PAD Pekanbaru Melonjak, Pemko Temukan Kejanggalan di Pajak Parkir

PAD Pekanbaru Melonjak, Pemko Temukan Kejanggalan di Pajak Parkir
Wakil Walikota Pekanbaru, Markarius Anwar (foto/int)

Pekanbaru,sorotkabar.com - Pemko Pekanbaru mencatat lonjakan signifikan pada penerimaan retribusi dan pajak daerah dalam setahun terakhir. Kenaikan ini berdampak langsung terhadap Pendapatan Asli Daerah (PAD) dan menjadi sinyal membaiknya tata kelola keuangan daerah.

Wakil Walikota Pekanbaru, Markarius Anwar, mengungkapkan bahwa peningkatan tersebut tidak lepas dari pemanfaatan sistem digital melalui aplikasi Smart Tax yang kini terintegrasi dengan layanan perizinan.

Menurutnya, sinkronisasi antara sistem perizinan dan pendapatan daerah terbukti efektif dalam mendongkrak penerimaan. Setiap aktivitas perizinan kini dapat ditelusuri hingga potensi pajak yang dihasilkan, sehingga mempersempit celah kebocoran.

Salah satu sektor yang menjadi sorotan adalah pajak parkir, khususnya di gerai ritel modern seperti Indomaret dan Alfamart. Setelah dilakukan penyesuaian sistem, Pemko mencatat adanya peningkatan penerimaan dari sektor tersebut.

Namun di lapangan, masih ditemukan sejumlah ketidaksesuaian dalam praktik pemungutan parkir.
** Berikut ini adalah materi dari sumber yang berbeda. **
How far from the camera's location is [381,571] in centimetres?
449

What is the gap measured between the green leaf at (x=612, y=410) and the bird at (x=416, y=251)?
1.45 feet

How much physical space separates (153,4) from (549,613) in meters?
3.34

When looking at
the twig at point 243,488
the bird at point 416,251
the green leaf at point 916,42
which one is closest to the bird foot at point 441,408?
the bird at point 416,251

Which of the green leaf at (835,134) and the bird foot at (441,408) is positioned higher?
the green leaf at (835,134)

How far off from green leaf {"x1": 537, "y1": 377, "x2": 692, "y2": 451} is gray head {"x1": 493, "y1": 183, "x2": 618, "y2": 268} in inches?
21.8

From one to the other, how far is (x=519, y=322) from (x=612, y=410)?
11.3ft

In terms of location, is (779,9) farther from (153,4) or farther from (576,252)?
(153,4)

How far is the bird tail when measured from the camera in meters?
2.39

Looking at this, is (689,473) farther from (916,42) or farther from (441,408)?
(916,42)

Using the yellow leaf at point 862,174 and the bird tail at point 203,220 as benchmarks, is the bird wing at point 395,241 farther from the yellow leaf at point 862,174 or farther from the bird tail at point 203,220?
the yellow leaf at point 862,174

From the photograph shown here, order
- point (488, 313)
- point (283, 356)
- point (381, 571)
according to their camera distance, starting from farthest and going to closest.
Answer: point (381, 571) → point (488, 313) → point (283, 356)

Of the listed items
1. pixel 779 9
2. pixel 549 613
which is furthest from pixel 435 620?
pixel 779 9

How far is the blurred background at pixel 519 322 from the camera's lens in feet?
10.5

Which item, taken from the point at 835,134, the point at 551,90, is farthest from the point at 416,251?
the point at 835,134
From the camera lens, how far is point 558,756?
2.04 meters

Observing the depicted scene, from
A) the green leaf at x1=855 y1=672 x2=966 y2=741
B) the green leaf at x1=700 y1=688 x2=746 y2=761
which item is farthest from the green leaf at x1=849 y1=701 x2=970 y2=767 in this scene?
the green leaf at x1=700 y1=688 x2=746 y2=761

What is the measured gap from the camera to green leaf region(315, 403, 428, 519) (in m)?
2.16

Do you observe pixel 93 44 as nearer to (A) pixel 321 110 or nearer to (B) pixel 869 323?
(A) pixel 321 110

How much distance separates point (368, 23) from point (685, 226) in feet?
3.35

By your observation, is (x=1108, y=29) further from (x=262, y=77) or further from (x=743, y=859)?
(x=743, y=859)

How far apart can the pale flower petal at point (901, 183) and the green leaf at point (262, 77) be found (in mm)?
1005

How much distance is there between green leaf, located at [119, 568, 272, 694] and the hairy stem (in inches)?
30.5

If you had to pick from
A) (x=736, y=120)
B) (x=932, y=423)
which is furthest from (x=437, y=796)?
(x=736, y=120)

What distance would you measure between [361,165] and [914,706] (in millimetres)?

Hasil evaluasi menunjukkan adanya perbedaan setoran yang cukup mencolok dari juru parkir di beberapa titik.

“Ada titik yang setoran ke daerah hanya sekitar Rp650 hingga Rp1.300 per hari, padahal jumlah kendaraan yang parkir cukup banyak,” ujar Markarius.

Kondisi ini dinilai belum mencerminkan potensi pendapatan yang sebenarnya. Pemerintah Kota Pekanbaru pun terus melakukan evaluasi dan pembenahan agar sistem pemungutan pajak parkir berjalan lebih transparan, akuntabel, dan mampu mengoptimalkan PAD secara maksimal.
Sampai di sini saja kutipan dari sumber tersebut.